Hendrika Cornelia Scott (Henda) Swart FRSSAf (born 1939, died February 2016 [age 77-78]) was a South African mathematician, a professor emeritus of mathematics at the University of KwaZulu-Natal and a professor at the University of Cape Town

== Personal life ==
Born Hendrika Cornelia Scott, she married John Henry Swart. They had three children Christine, Sandra and Gustav.

== Career ==
Swart began teaching at the University of Natal in 1962. She was the first person to earn a doctorate in mathematics from Stellenbosch University, in 1971, with a dissertation on the geometry of projective planes supervised by Kurt-Rüdiger Kannenberg. In 1977, her research interests shifted from geometry to graph theory, which she continued to publish in for the rest of her career.

She was the editor-in-chief of the journal Utilitas Mathematica, and was vice president of the Institute of Combinatorics and its Applications. In 1996 she became a fellow of the Royal Society of South Africa.

Swart was a part-time lecturer at the University of Cape town from 2014 until her death.

== Publications ==
She published under the name Henda C Swart. She published nearly 100 papers from 1980 to 2018.

== Research ==

Swart began her research career in projective geometry, completing her doctoral thesis on Desarguesian planes at Stellenbosch University. During a sabbatical at the University of New Mexico in the late 1970s, she developed an interest in graph theory after attending lectures by Roger C. Entringer. This marked a change in her research direction, and graph theory became the principal focus of her work for the remainder of her career.

== Contributions ==

Swart's research covered several areas of graph theory, including graph vulnerability, distance-related graph parameters and domination theory. She also introduced undergraduate and postgraduate courses in graph theory, design theory, geometry and information security at the University of Natal, helping to establish graph theory as an active research area in South Africa.

== Mentorship ==

Throughout her career, Swart supervised more than twenty master's and doctoral students. Several of her former students later became academics and researchers, and she was widely recognised for encouraging young mathematicians to pursue research careers in graph theory.
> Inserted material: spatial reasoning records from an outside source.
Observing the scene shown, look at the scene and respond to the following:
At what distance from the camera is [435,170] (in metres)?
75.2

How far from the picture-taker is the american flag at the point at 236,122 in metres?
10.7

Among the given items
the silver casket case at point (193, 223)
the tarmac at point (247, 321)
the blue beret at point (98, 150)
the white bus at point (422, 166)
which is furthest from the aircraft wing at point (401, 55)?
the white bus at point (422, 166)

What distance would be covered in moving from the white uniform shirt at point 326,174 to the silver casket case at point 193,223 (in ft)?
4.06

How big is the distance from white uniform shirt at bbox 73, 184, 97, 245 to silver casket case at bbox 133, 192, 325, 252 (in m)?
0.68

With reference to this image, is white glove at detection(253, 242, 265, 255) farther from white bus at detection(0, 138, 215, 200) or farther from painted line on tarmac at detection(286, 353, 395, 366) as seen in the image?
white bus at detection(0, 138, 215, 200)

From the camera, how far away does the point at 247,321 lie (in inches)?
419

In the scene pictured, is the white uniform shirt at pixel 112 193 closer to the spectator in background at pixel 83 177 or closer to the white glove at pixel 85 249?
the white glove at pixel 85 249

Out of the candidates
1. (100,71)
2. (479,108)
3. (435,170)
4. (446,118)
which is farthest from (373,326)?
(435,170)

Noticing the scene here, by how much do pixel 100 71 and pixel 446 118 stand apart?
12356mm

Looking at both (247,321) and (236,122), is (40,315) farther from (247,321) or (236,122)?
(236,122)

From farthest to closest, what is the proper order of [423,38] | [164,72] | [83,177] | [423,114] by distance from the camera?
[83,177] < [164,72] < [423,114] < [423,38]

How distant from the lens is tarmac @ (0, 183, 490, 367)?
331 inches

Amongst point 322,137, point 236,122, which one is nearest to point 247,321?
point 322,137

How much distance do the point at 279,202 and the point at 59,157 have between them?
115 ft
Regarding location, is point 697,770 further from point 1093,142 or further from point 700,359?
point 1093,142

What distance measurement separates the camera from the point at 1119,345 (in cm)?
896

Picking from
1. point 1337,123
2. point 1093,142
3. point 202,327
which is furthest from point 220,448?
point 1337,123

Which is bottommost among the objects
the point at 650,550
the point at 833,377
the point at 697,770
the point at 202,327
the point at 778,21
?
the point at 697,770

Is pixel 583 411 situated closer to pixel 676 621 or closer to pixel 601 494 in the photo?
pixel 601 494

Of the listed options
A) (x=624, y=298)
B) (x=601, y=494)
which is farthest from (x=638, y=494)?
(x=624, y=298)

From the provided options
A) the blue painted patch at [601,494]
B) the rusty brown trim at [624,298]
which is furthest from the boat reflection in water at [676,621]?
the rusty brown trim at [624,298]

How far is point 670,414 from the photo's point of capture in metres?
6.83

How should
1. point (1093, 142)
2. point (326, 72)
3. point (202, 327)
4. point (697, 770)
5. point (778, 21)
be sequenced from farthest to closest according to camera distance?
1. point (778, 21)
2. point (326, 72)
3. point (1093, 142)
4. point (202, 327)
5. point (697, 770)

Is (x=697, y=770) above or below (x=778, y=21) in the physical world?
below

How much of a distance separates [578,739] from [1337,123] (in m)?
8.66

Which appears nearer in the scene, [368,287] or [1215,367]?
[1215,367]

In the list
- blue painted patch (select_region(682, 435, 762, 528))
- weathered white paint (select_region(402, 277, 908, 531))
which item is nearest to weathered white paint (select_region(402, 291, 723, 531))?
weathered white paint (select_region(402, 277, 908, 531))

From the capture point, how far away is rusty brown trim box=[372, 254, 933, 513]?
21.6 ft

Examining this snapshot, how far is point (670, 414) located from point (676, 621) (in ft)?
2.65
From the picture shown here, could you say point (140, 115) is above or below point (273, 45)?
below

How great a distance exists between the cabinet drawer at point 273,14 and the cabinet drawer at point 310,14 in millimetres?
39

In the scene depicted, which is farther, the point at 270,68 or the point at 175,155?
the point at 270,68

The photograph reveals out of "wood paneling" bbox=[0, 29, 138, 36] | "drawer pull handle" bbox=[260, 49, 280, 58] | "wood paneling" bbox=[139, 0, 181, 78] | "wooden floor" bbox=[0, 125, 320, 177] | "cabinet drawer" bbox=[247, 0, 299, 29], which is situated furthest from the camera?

== Professional service ==

Swart served as Editor-in-Chief of Utilitas Mathematica and as Vice-President of the Institute of Combinatorics and its Applications. She also served on the Committee of the African Mathematical Union and represented South Africa in international mathematical organisations.

== Honours ==

Swart was elected a Fellow of the Royal Society of South Africa in 1996 in recognition of her contributions to graph theory, mathematics education and research leadership. She later became Professor Emerita at the University of KwaZulu-Natal.